Following my previous post, I’d like to explain whether you are actually a good candidate to achieve noticeable results from a facelift.

Patients who tend to see the best results from a facelift in the first group are those who have previously undergone facial contouring surgery (cheekbone reduction, jaw angle reduction, chin surgery) or liposuction procedures (front cheeks, nasolabial folds, buccal fat, double chin).
People who have undergone these procedures are most commonly in their 30s and 40s.
Facial contouring surgery refers to procedures within plastic surgery that reshape or reduce the facial bones, such as cheekbone reduction, jaw angle reduction, or chin surgery.
Facial liposuction, on the other hand, involves removing unwanted fat deposits in areas such as the front cheeks, cheek area, jowls, and double chin, helping to refine and slim the face.

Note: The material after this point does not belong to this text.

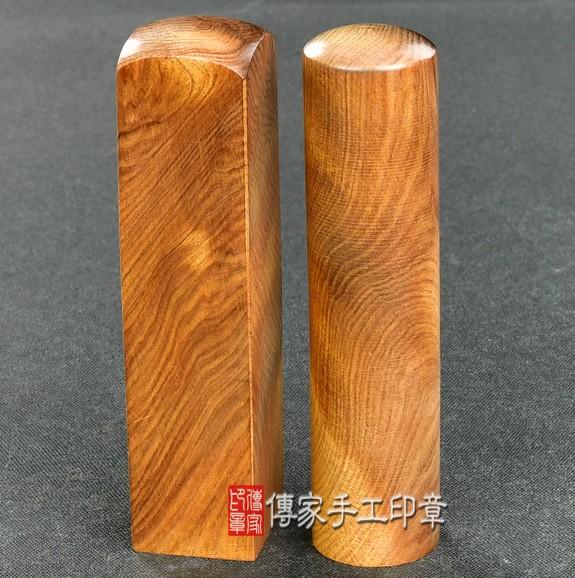 傳家手工印章實際成品:頂級肖楠木樹瘤加長雙章:開運印章、臍帶印章示意圖1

In these patients, the results of a facelift tend to be much more dramatic (compared to those who have not undergone such procedures). In other words, they become ideal candidates for a successful facelift.
Let’s take a closer look at why this is the case.

Do you remember the “rubber glove” analogy I explained in a previous post?

If you put on a rubber glove that is too large for your hand, the fingers will look wrinkled and the glove itself will not sit smoothly.
Even if you forcefully stretch it to fit your hand, the moment you release it, it tends to wrinkle again. And if you pull it too aggressively, the glove may become overstretched or even tear.

So the key point was that when performing a facelift to improve a sagging, wrinkled face, it is not simply about “pulling things tight.”

This is essentially the exact opposite—the polar opposite—of the procedures I mentioned earlier: facial contouring and facial liposuction. They are literally the reverse situation.
In this case, the rubber glove is too small, while the hand is too large.

“Having a large hand” in this analogy means a hand that looks big and bulky, like a man’s hand with a naturally thick bone structure prominent, strong, and somewhat rugged in appearance.

[Arm-wrestling champion’s hand]

Conversely, someone may also have a “large hand” not because of big bones, but because of excess soft tissue or swelling.
In other words, the hand can look large due to fullness or puffiness rather than skeletal structure.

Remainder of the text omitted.